Content indicator for accelerated detection of a changed web page

Info

Publication number: 20020078087
Type: Application
Filed: Dec 18, 2000
Publication Date: Jun 20, 2002
Inventor: Alan E. Stone (Morristown, NJ)
Application Number: 09737946

Abstract

Various embodiments are described for content indicators to accelerate detection of a changed web page or other file.

Description

Description

FIELD

[0001] The invention generally relates to web pages, browsers and search engines, and in particular, to a content indicator for accelerated detection of a changed web page.

BACKGROUND

[0002] Today, web pages are commonly stored on web servers. A web server is a server that stores or provides web pages, typically in Hypertext Markup Language (HTML) format, and makes these web pages available to clients upon request, such as in response to a “Get” request using Hypertext Transfer Protocol (HTTP)—HTTP/1.1, Request For Comments 2616, June 1999. A client may be any software program that may request access the web pages. Two common web clients include a web browser and search engine indexers. A web browser is a program which can retrieve web pages from remote web servers and display the web page for the user.

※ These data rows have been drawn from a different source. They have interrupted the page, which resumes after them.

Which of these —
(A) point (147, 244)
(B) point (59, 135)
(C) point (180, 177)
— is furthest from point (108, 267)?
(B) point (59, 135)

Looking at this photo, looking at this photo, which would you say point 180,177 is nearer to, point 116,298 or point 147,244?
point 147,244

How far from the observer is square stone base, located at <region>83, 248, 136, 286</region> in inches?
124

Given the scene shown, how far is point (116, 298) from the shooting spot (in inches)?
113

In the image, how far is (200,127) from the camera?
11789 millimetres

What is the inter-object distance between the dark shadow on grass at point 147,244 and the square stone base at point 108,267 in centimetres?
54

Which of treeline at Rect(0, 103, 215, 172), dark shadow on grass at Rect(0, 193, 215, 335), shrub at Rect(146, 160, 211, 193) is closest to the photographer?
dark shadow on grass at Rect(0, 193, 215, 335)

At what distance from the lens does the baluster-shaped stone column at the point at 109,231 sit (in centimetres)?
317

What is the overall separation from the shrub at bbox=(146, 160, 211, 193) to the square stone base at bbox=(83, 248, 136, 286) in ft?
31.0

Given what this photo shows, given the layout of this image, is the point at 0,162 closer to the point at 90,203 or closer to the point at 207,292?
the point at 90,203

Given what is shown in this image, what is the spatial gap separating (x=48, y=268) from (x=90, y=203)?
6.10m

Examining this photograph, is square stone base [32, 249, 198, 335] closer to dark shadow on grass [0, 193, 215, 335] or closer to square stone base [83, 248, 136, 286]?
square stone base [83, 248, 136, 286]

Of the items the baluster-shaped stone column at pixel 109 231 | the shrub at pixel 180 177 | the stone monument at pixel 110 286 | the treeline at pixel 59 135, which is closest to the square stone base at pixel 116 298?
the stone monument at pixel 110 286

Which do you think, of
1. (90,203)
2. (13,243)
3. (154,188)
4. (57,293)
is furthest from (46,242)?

[0003] The Internet is typically indexed via search engine indexers, also known as web “spiders.” Typically, these spiders may be dedicated machines that relentlessly visit all the publicly addressable Internet addresses to gain access to the HyperText Transfer Protocol (HTTP) port number 80 to find “home pages” or “web pages.” Once found, the spider navigates through the content of each ‘page’, indexing both content and hyperlinks. The index may provide, for example, a correspondence between the subject matter of a web page and an address or Universal Resource Identifier for each web page. This information is then provided to a search engine, to allow the search engine to identify addresses or locations of pertinent web pages in response to a particular search.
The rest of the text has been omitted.